Task details >>
In the reading challenge post below, on what date does voting end?

Excerpt >>

------------------------------------------------

Laura | 3783 comments Mod
Voting is now open!

The entire Around the Year challenge list is generated by the group members. We enjoyed the process so much in the past three years that we are creating another list for 2019.

The Process:
The topics for the 2019 RC list will be determined through around 13 mini-polls. Each user will vote for their favorite 4 topics in each mini-poll, which will then add up to the 52 topics (13 polls x 4 topics/poll=52 weekly topics). Suggestions for each poll will be opened until 15-20 suggestions are received+seconded. Then a poll will be opened for voting for one week so you can select your 4 favorite suggestions. This timeframe allows for a completed list in October-November.

The Rules:
- Vote for your TOP 4 and BOTTOM 4 - You are allowed to vote for less than 4
- Voting ends June 27
- One vote per poll per user

- see the suggestions thread for more details on some entries

1. A book with an occupation in the title or a book in which a person's occupation is central to the plot
2. A book about the arts
3. A Man Booker Prize Winner or Nominee.
4. A book with a story trope you love or hate.
5. A book with a type of metal (gold, silver, bronze, brass, iron, etc) or something made from metal in the title.
6. A book related to your zodiac sign
7. A book set after a time of war (ie: post WWII).
8. A book featuring an ancient civilization
9. A book about a dog
10. A book about serial killer
11. A book dealing with memory (amnesia, eidetic memory, PTSD etc.)
12. A book off of the 1001 books to read before you die list
13. A book from "The Great American Read"
14. A book written by an author that has the same birthday (not including year) as you.
15. A book you'd recommend to a fictional character you like
16. A book by an author from an island.
17. A book with an abduction or a kidnapping
18. A book that was written by a Nobel Laureate
19. A book with a non traditional family
20. A speculative fiction (ie fantasy, scifi, horror, dystopia)

Survey Link


message 2: by Jackie, Solstitial Mod (new)

Jackie | 1555 comments Mod
Yay Goodreads is finally back up! This was a tough one, I had a hard time narrowing down both my top and bottom choices. There are a bunch I hope to see again in other polls, but there were also a bunch that I was like NOPE.

I'm keeping track this year of what I voted for because I realized last year that by the time the results came out I had often forgotten what I actually voted for. Anybody else?


message 3: by Jillian (new)

Jillian | 2023 comments Jackie, near the middle of the polls last year I started keeping track of my votes. My third and forth top votes were normally narrowed down between several I liked and then if I didn’t keep track I’d forget which I voted for.


message 4: by Rachelnyc (new)

Rachelnyc | 943 comments This is my first time participating in voting but I have been keeping track of my votes since I’m curious to see how well my tastes align with the group.

So far so good since the multi-week winner was one of my top two!

This one is going to be tough since there are 10 that I really like.

------------------------------------------------

Data provided >>
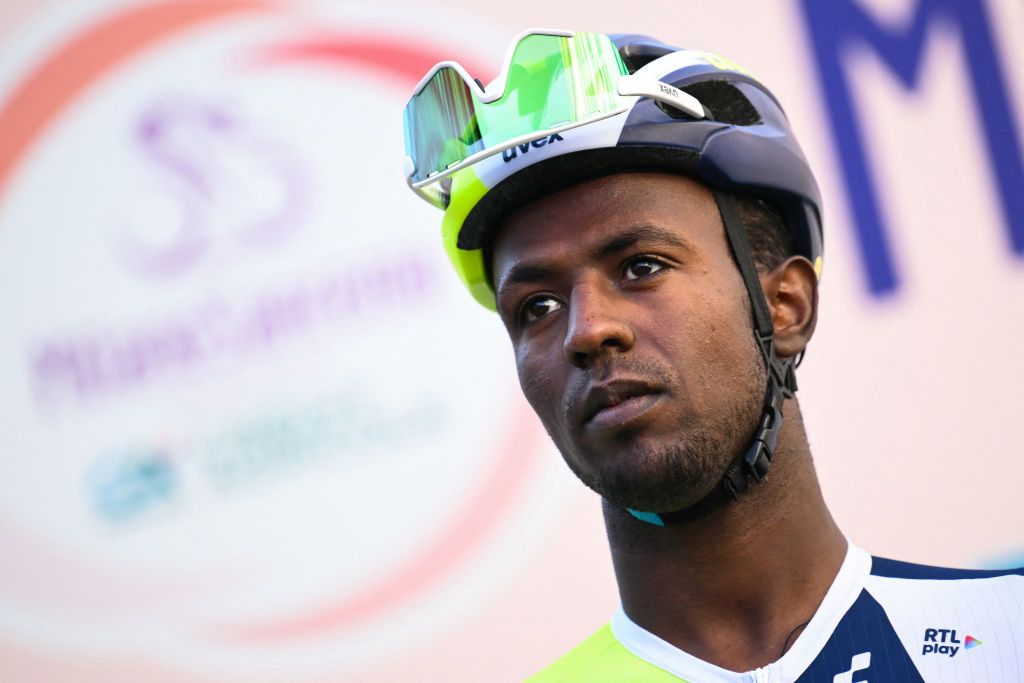 Intermarche-Wanty's Eritrean rider Biniam Girmay looks on prior to the start of the 115th Milan-SanRemo one-day classic cycling race, in Pavia, on March 16, 2024. (Photo by Marco BERTORELLO / AFP)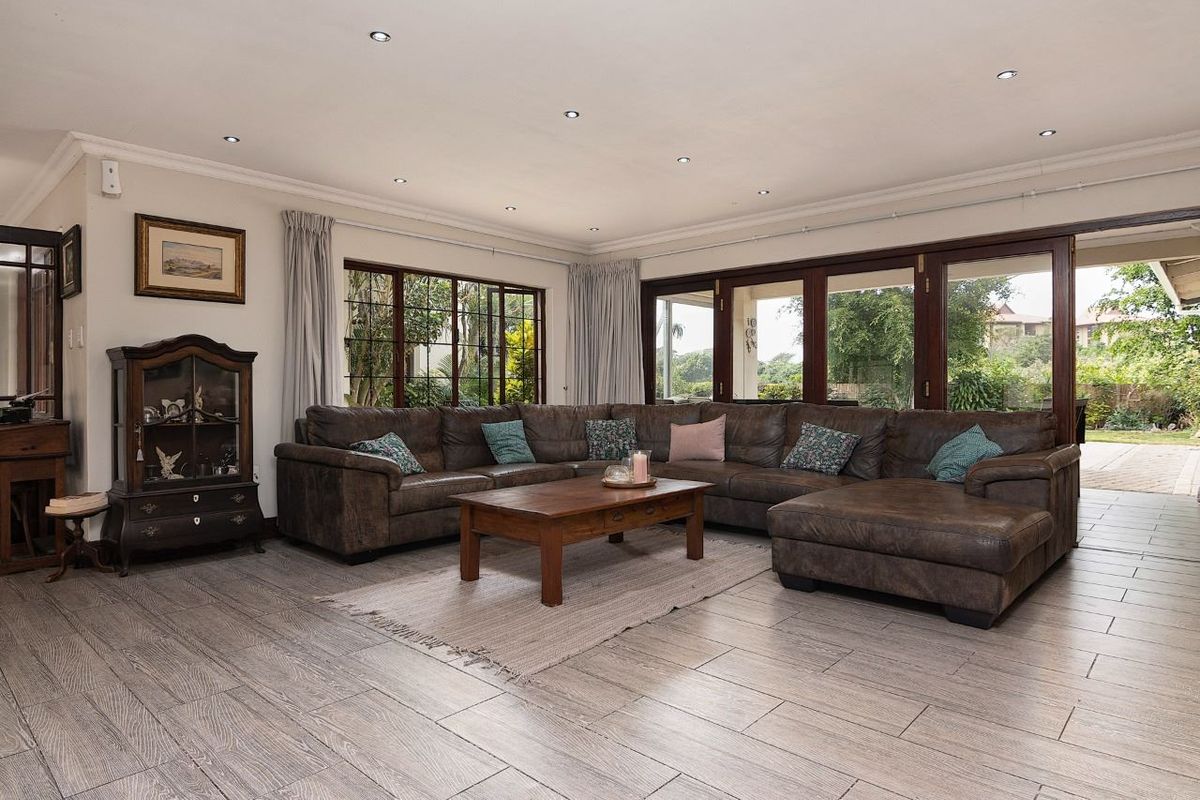 Spacious living room featuring timber-look floor tiles, recessed downlights, and large timber-framed folding doors providing seamless access to the outdoor patio area.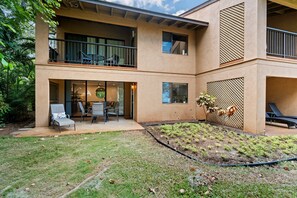 Ein modernes, zweistöckiges Gebäude mit einer überdachten Terrasse, Sitzgelegenheiten im Freien und einem angelegten Garten.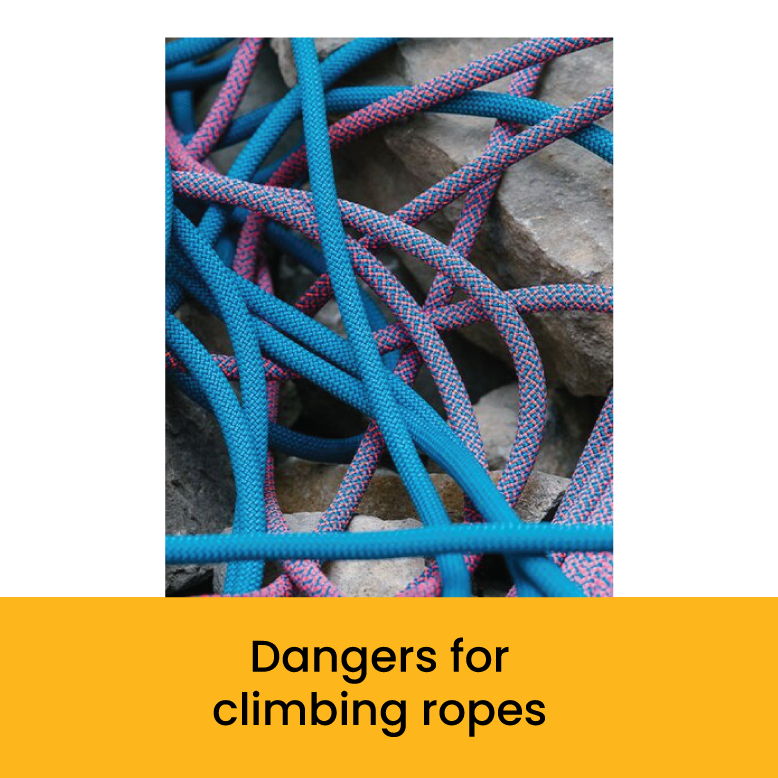 Colorful climbing ropes tangled on rocks, warning about climbing rope dangers.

------------------------------------------------

Solution to this problem >>
June 27